DOCUMENT SECTION:
-- Start --

This article is a condensed form of a message given by Dr. Wilkin at the March 1997 GES Conference “Assurance: The Foundation of a Successful Christian Life.” The complete message, including a question and answer session, is available on either audio ($4) or video ($10) tape. Orders can be placed by returning the resource sheet in this issue.
I. Biblical Assurance Is the Most
Valuable Possession Anyone Can Have
Some material possessions are important: having enough food to eat, clothes to keep you warm, a roof over your head. Even more important are spiritual possessions like knowing that your parents and your spouse love and accept you.
The most important possession anyone can have, however, is the certain knowledge that God loves and accepts you forever. Knowing that you have and will forever have eternal life is tremendously important.

-- End --

(Entries from a dataset)

-- Start --

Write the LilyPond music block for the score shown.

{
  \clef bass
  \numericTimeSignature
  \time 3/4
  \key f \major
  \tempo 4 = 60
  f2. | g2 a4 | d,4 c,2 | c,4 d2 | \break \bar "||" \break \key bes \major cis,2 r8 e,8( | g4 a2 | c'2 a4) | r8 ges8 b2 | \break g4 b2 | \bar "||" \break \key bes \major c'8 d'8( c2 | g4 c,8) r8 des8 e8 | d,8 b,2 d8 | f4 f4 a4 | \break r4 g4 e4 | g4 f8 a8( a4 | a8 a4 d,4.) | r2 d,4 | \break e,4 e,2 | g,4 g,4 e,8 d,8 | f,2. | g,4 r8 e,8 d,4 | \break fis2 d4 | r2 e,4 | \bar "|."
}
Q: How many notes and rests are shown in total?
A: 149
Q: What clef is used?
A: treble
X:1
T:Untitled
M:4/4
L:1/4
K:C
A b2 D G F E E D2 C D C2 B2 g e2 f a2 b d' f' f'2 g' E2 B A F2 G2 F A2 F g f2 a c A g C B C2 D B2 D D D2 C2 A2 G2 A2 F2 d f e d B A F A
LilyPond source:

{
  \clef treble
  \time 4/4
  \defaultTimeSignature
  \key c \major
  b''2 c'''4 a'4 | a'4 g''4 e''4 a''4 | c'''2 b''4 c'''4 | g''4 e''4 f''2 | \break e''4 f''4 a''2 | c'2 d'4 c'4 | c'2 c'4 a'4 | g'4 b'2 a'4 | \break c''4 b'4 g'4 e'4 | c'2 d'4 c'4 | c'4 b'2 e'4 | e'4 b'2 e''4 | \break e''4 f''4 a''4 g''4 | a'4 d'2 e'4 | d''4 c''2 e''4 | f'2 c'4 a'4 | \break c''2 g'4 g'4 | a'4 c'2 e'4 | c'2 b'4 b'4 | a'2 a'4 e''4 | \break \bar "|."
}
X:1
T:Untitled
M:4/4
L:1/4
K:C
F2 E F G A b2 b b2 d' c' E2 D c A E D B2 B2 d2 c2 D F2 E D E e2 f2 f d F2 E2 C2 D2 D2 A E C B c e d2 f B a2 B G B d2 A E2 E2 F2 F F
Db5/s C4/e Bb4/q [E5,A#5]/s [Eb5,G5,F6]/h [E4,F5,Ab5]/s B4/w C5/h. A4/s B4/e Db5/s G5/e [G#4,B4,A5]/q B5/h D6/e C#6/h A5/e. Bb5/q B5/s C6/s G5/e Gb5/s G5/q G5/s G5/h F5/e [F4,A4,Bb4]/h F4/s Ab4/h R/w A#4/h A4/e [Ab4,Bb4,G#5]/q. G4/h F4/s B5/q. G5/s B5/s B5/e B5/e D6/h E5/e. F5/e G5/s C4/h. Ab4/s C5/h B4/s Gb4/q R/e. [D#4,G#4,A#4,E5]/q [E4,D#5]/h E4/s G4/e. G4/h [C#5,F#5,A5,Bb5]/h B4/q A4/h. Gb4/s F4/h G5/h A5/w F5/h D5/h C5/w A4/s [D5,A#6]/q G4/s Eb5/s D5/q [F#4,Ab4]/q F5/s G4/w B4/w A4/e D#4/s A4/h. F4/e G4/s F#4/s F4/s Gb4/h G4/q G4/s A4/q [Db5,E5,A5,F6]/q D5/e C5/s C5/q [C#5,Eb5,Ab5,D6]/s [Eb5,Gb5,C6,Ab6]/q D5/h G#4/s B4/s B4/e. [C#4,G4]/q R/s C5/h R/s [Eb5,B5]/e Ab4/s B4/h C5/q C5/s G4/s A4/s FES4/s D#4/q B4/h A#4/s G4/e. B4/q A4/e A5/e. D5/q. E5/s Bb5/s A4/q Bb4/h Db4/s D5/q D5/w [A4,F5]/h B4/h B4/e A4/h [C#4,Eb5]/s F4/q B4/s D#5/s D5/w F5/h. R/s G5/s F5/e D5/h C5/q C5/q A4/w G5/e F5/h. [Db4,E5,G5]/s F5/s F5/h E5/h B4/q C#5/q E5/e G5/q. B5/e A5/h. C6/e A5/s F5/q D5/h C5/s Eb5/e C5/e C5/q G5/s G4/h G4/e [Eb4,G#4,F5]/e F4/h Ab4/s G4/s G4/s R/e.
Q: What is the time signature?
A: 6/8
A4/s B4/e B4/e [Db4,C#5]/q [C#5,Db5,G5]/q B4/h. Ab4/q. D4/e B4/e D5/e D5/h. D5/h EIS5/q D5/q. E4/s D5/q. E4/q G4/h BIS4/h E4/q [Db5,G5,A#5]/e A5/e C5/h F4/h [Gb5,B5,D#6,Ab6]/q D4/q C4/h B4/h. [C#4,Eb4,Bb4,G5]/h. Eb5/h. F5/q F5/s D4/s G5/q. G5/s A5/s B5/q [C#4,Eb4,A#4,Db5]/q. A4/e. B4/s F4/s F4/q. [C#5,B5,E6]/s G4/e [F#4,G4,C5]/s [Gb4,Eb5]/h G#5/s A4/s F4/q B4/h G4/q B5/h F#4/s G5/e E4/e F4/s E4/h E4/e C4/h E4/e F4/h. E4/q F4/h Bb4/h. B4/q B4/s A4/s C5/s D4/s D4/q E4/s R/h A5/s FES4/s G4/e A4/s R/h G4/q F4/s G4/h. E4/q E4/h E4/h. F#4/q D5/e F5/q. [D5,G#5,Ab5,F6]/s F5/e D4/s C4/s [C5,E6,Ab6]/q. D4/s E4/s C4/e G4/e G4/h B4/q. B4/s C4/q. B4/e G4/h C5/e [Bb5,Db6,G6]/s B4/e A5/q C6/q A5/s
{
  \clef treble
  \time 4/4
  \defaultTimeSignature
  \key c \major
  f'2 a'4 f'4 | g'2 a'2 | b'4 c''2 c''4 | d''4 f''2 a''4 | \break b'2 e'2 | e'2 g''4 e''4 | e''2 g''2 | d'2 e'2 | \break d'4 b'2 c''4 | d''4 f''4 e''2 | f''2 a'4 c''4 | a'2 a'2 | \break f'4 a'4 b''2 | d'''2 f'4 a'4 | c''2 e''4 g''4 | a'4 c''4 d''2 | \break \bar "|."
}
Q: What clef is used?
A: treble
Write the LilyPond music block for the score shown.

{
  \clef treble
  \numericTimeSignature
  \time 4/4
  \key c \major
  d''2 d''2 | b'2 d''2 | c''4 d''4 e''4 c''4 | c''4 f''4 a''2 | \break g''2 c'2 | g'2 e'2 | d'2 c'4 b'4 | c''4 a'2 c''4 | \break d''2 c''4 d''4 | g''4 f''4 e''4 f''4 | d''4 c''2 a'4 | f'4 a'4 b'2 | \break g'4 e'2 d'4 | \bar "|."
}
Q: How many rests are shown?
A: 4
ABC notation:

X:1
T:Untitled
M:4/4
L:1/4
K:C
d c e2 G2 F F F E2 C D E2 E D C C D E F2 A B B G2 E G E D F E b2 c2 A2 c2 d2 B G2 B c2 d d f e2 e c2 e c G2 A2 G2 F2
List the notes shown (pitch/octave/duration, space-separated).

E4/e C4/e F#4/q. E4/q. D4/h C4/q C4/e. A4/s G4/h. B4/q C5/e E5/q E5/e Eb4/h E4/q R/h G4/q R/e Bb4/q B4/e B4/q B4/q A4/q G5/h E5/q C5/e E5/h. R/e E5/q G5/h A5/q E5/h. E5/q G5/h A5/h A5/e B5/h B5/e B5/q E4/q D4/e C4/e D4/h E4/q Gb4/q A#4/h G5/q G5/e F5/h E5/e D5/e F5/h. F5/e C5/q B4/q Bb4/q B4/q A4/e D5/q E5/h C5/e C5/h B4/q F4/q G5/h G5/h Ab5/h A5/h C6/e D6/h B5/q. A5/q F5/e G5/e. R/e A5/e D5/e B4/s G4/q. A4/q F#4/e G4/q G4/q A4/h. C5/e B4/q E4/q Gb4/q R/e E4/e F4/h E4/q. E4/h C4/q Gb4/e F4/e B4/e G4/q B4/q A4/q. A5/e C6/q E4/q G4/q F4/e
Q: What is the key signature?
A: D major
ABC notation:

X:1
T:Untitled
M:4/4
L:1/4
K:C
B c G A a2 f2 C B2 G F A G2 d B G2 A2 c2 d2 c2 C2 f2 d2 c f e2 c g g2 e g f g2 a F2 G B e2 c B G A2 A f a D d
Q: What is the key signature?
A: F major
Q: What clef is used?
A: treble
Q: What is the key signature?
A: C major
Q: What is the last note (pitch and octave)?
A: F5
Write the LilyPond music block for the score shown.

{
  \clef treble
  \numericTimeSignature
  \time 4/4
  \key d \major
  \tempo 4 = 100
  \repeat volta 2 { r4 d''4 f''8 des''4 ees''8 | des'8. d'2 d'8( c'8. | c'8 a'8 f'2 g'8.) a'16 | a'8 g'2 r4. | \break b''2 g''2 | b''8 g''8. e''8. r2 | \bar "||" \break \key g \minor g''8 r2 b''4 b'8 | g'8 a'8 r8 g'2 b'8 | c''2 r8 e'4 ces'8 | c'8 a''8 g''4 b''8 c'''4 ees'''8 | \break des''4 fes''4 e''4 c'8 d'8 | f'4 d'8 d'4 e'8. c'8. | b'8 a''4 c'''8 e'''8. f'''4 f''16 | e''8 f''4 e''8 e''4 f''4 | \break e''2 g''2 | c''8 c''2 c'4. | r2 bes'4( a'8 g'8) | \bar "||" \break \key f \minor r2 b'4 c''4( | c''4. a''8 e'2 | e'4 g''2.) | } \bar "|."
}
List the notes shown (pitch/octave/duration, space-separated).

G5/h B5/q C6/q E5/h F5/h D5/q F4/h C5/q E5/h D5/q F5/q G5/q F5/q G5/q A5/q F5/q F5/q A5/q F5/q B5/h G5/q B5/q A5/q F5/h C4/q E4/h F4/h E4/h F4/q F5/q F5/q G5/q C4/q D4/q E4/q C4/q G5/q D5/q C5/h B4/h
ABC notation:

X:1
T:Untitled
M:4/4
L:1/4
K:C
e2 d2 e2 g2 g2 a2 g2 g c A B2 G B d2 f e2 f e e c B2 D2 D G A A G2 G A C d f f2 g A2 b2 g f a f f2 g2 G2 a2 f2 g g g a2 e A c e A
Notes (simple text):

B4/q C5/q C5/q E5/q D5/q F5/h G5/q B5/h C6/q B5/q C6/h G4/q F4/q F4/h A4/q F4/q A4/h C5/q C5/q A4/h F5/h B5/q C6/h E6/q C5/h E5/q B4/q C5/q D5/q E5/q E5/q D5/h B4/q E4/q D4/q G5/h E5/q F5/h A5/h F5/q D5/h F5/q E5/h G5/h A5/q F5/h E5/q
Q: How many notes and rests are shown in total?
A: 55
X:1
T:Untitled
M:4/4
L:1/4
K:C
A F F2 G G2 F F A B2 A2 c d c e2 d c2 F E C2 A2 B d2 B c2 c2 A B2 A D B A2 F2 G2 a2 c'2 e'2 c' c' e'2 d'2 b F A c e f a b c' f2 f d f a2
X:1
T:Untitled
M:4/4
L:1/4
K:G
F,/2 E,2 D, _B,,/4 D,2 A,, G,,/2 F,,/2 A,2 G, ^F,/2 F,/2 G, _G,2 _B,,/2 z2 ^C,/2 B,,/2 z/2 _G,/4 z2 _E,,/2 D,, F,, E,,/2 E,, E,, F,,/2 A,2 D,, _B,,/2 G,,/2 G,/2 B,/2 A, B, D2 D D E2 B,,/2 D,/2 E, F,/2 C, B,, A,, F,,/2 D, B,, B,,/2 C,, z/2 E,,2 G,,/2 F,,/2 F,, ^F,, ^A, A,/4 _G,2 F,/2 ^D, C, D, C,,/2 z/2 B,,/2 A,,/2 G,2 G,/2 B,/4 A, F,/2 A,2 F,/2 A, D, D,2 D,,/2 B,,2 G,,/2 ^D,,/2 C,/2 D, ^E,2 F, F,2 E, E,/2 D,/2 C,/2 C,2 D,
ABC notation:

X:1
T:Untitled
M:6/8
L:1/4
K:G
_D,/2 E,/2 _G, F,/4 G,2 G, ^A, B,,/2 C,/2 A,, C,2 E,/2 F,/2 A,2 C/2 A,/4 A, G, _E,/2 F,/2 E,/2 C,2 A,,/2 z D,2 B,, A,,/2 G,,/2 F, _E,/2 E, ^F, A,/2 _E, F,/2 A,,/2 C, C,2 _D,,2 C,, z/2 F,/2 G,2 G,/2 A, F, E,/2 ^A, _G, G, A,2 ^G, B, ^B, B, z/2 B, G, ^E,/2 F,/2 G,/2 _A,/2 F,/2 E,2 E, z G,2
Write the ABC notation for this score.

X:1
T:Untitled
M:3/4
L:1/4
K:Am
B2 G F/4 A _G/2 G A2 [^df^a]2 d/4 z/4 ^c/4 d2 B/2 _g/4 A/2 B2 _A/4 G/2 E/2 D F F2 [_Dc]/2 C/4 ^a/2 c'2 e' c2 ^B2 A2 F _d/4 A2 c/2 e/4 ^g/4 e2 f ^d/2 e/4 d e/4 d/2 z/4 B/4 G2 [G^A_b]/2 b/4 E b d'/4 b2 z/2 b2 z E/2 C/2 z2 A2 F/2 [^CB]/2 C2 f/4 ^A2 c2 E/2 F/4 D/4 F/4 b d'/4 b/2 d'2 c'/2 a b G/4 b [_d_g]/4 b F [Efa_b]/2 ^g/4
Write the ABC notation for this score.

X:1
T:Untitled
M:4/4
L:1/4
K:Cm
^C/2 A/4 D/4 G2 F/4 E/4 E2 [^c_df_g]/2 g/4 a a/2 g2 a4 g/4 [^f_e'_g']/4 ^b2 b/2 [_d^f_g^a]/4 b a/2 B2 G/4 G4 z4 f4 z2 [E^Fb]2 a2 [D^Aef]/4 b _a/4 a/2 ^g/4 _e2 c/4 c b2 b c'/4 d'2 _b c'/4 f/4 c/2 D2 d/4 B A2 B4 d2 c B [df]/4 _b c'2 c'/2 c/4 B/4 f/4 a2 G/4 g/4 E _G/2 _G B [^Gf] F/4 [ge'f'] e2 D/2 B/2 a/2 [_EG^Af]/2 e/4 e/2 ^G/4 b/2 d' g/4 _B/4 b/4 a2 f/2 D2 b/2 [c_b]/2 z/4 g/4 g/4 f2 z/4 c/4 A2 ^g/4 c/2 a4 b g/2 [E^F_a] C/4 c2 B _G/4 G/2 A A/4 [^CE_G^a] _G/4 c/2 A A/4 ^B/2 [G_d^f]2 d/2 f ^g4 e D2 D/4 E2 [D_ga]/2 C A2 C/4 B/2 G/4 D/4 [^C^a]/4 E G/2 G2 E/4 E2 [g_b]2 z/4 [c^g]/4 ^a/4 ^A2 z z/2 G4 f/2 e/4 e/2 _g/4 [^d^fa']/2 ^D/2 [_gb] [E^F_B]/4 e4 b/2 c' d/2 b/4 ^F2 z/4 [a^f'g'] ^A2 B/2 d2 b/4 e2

-- End --

WHAT IS REQUIRED: Can you extend the article on biblical assurance, starting right after its final sentence?

OUTPUT:
There are two ways to look at assurance: biblically and popularly. As is most often the case, the way most people present assurance, the popular way, is not the way the Bible presents assurance.
II. Biblical Assurance Is Certainty
Concerning Your Eternal Destiny
Biblically speaking assurance of salvation is the certain knowledge that you are eternally saved and eternally secure.
When asked by Jesus if she believed that the person who believed in Him would never die (spiritually), Martha answered, “Yes, Lord, I believe…” (John 11:27). She was sure that she had eternal life and would never lose it.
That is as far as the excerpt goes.